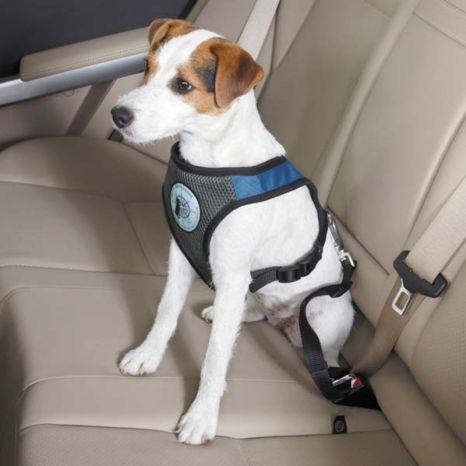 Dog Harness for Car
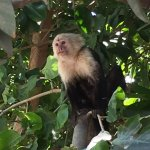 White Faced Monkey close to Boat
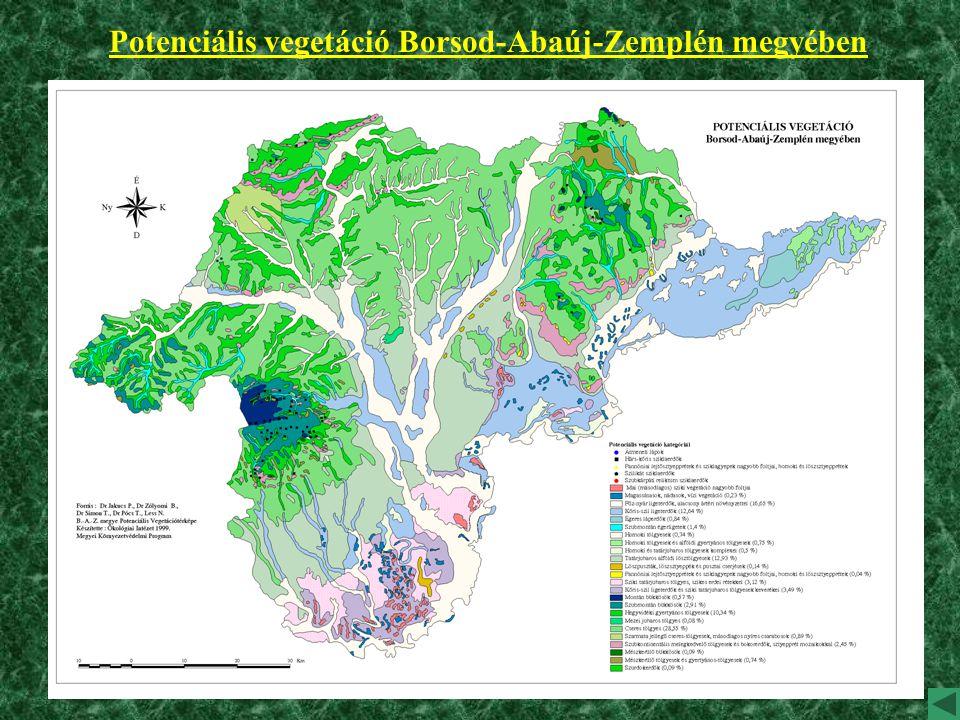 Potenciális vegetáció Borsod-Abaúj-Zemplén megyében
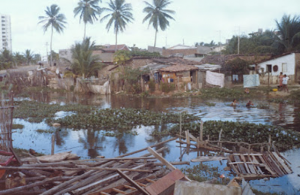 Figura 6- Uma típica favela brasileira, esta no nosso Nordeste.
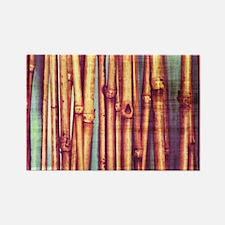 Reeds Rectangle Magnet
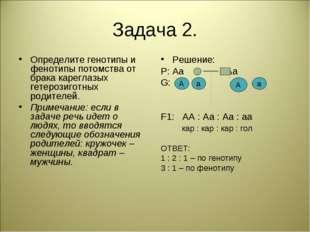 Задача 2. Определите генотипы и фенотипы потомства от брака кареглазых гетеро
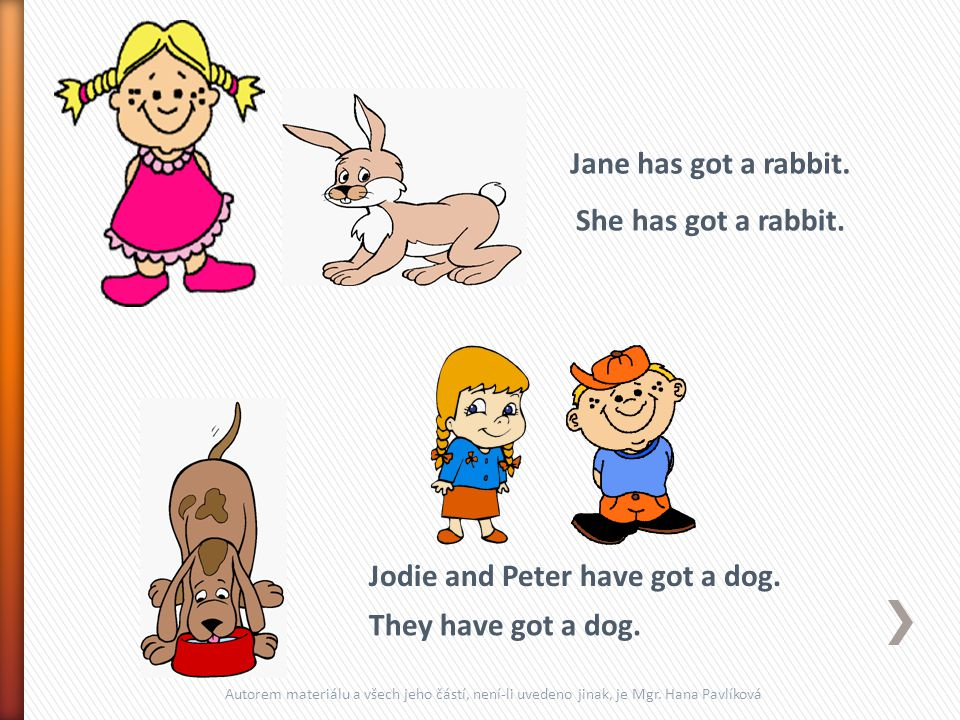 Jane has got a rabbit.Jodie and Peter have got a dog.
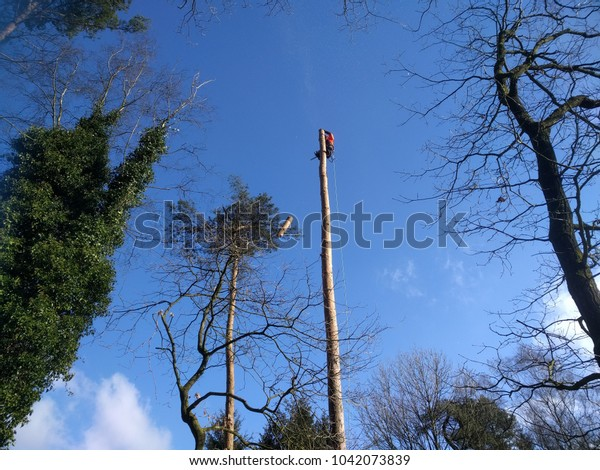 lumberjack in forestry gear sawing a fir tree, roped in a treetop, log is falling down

...

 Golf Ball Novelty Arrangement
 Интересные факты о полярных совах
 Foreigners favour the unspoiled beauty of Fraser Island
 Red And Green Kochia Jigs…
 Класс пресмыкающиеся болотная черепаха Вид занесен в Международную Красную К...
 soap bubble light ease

* * *

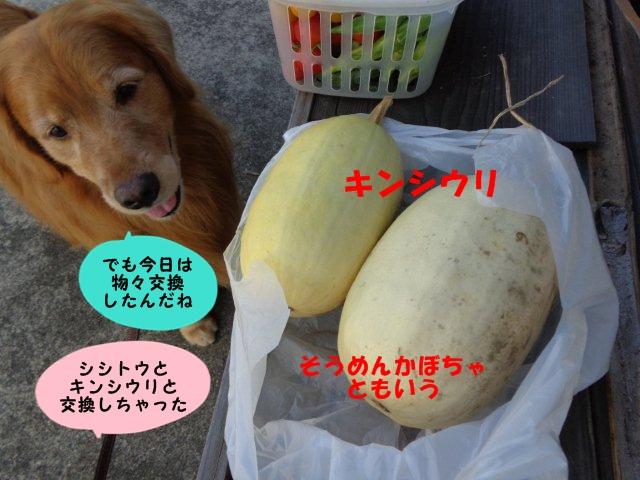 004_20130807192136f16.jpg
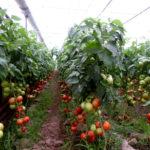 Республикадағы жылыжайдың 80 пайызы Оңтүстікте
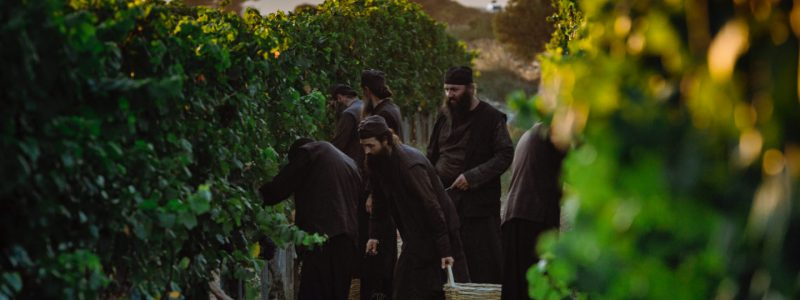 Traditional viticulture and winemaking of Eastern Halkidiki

Task prompt:
In the data above, find the line containing "Республикадағы жылыжайдың 80" and the line containing "Traditional viticulture and". Repeat those two lines and everything between them exactly, minus the pictures.

Reply to the task:
 Республикадағы жылыжайдың 80 пайызы Оңтүстікте
 Traditional viticulture and winemaking of Eastern Halkidiki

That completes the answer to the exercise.